If an NLB cluster is too
limited in functionality for you, you should investigate a true server
cluster. In a true server cluster, a group of machines have a single
identity and work in tandem to manage and, in the event of failure,
migrate applications away from problematic nodes and onto functional
nodes. The nodes of the cluster use a common, shared resource database
and log storage facility provided by a physical storage device that is
located on a hardware bus shared by all members of the cluster.
The
shared data facility does not support IDE disks, software RAID
(including Windows-based dynamic RAID), dynamic disks or volumes, the
EFS, mounted volumes and reparse points, or remote storage devices such
as tape backup drives. |
|
Three types of clusters
are supported by Windows Server 2003 in the Enterprise and Datacenter
editions of the product: single node clusters, which are useful in test
and laboratory environments to see if applications and resources
function in the manner intended but do not have any sort of
fault-tolerant functionality; single quorum device clusters, which are
the most common and most functional type of cluster used in production
because of their multiple nodes; and majority node set clusters, which
function as a cluster but without a shared physical storage device,
something required of the other two types. Majority node set clusters
are useful if you do not have a SCSI-based SAN or if the members of a
cluster are spread out over several different sites, making a shared
storage bus unfeasible. The Enterprise Edition supports up to four
cluster nodes; the Datacenter Edition supports up to eight.
Clusters manage failure
using failover and failback policies (that is, unless you are using a
single node cluster). Failover policies dictate the behavior of cluster
resources
when a failure occurs—which nodes
the failed resources can migrate to, the timing of a failover after the
failure, and other properties.

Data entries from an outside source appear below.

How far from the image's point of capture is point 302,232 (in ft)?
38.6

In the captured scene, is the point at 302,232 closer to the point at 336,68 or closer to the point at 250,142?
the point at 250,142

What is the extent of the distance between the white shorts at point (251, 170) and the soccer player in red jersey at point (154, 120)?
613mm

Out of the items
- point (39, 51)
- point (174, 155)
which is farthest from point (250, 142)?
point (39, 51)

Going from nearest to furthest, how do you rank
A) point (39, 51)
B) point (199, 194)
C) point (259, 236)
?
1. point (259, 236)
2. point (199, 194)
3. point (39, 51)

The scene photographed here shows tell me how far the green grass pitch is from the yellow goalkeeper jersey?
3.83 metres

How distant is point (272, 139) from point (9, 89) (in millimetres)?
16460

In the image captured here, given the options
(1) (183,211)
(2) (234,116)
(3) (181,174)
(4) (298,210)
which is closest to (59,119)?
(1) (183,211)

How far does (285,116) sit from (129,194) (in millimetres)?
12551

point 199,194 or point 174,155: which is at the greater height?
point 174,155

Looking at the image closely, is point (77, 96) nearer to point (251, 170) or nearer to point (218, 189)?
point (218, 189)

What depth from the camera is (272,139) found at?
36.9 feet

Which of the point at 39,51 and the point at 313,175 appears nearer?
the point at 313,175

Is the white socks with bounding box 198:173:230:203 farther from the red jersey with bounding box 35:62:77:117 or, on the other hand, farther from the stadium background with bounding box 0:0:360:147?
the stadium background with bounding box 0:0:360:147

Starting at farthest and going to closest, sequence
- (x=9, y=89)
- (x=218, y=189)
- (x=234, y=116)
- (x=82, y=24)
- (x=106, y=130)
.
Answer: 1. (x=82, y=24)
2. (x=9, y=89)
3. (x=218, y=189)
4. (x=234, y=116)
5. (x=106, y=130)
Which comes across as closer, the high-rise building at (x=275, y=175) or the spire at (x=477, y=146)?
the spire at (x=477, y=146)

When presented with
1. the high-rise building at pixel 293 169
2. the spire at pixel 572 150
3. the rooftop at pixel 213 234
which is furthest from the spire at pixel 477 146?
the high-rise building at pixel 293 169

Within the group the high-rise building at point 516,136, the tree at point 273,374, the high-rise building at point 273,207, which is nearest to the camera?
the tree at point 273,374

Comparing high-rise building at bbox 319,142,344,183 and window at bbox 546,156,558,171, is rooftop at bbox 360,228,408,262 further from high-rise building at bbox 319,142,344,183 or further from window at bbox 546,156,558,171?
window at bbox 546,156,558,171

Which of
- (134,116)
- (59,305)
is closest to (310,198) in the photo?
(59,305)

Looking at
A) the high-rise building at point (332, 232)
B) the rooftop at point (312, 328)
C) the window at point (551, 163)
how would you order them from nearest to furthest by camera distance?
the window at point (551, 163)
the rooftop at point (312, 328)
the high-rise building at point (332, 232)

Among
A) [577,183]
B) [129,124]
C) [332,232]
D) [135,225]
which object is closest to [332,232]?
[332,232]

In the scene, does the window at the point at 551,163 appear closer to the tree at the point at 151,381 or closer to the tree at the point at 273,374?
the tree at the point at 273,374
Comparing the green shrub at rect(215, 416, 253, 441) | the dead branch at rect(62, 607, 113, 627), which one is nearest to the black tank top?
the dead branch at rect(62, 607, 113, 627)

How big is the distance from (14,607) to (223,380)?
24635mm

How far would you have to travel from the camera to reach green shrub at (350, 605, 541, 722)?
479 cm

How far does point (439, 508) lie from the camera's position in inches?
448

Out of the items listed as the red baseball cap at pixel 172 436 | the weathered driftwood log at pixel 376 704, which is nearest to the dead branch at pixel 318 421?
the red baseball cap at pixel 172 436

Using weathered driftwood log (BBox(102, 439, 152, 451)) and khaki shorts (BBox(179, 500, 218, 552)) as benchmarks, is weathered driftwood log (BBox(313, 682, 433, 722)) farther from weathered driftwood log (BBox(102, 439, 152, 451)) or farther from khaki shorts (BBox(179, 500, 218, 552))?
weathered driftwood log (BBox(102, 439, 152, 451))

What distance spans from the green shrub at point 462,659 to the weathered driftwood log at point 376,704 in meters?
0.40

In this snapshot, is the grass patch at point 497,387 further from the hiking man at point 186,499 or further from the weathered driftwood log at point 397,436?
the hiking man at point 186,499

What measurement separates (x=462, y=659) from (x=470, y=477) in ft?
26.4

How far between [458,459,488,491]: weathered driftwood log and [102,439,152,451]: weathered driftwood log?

A failback policy specifies what will
happen when the failed node comes back online again. How quickly should
the migrated resources and applications be returned to the original
node? Should the migrated objects stay at their new home? Should the
repaired node be ignored? You can specify all of this behavior through
policies.
1. Cluster Terminology
A few specific terms have special meanings when used in the context of clustering. They include the following:
Networks Networks, also called interconnects, are the ways in which clusters
communicate with other members (nodes) of the cluster and the public
network. The network is the most common point of failure in cluster
nodes; always make network cards redundant in a true server cluster.
Nodes Nodes are the
actual members of the cluster. The clustering service supports only
member nodes running Windows Server 2003 Enterprise Edition or
Datacenter Edition. Other requirements include the TCP/IP protocol,
connection to a shared storage device, and at least one interconnect to
other nodes.
Resources Resources are
simply anything that can be managed by the cluster service and that the
cluster can use to provide a service to clients. Resources can be
logical or physical and can represent real devices, network services, or
file system objects. A special type of physical disk resource called
the quorum disk
provides a place for the cluster service to store recovery logs and its
own database. I'll provide a list of some resources in the next
section.
Groups Resources can be collected into resource groups
, which are simply units by which failover and failback policy can be
specified. A group's resources all fail over and fail back according to a
policy applied to the group, and all the resources move to other nodes
together upon a failure.
Quorum A quorum is
the shared storage facility that keeps the cluster resource database and
logs. As noted earlier in this section, this needs to be a SCSI-based
real drive with no special software features.
2. Types of Resources
A variety of resources are
supported out of the box by the clustering service in Windows Server
2003. They include the following:
DHCP This type of
resource manages the DHCP service, which can be used in a cluster to
assure availability to client computers. The DHCP database must reside
on the shared cluster storage device, otherwise known as the quorum
disk.
File Share Shares on servers can be made redundant and fault-tolerant aside from using the Dfs service
by using the File Share resource inside a cluster. You can put shared
files and folders into a cluster as a standard file share with only one
level of folder visibility, as a shared subfolder system with the root
folder and all immediate subfolders shared with distinct names, or as a
standalone Dfs root.
Fault-tolerant Dfs roots cannot be placed within a cluster. |
|
Generic Application Applications that
are not cluster-aware (meaning they don't have their own fault tolerance
features that can hook into the cluster service) can be managed within a
cluster using the Generic Application resource. Applications managed in
this way must be able store any data they create in a custom location,
use TCP/IP to connect clients, and be able to receive clients attempting
to reconnect in the event of a failure. You can install a
cluster-unaware application onto the shared cluster storage device; that
way, you need to install the program only once and then the entire
cluster can use it.
Generic Script This resource type is
used to manage operating system scripts. You can cluster login scripts
and account provisioning scripts, for example, if you regularly use
those functions and need their continued availability even in the event
of a machine failure. Hotmail's account provisioning functions, for
instance, are a good fit for this feature, so users can sign up for the
service at all hours of the day.
Generic Service You can manage
Windows Server 2003 core services, if you require them to be highly
available, using the Generic Service resource type. Only the bundled
services are supported.
IP Address The IP Address resource manages a static, dedicated IP address assigned to a cluster.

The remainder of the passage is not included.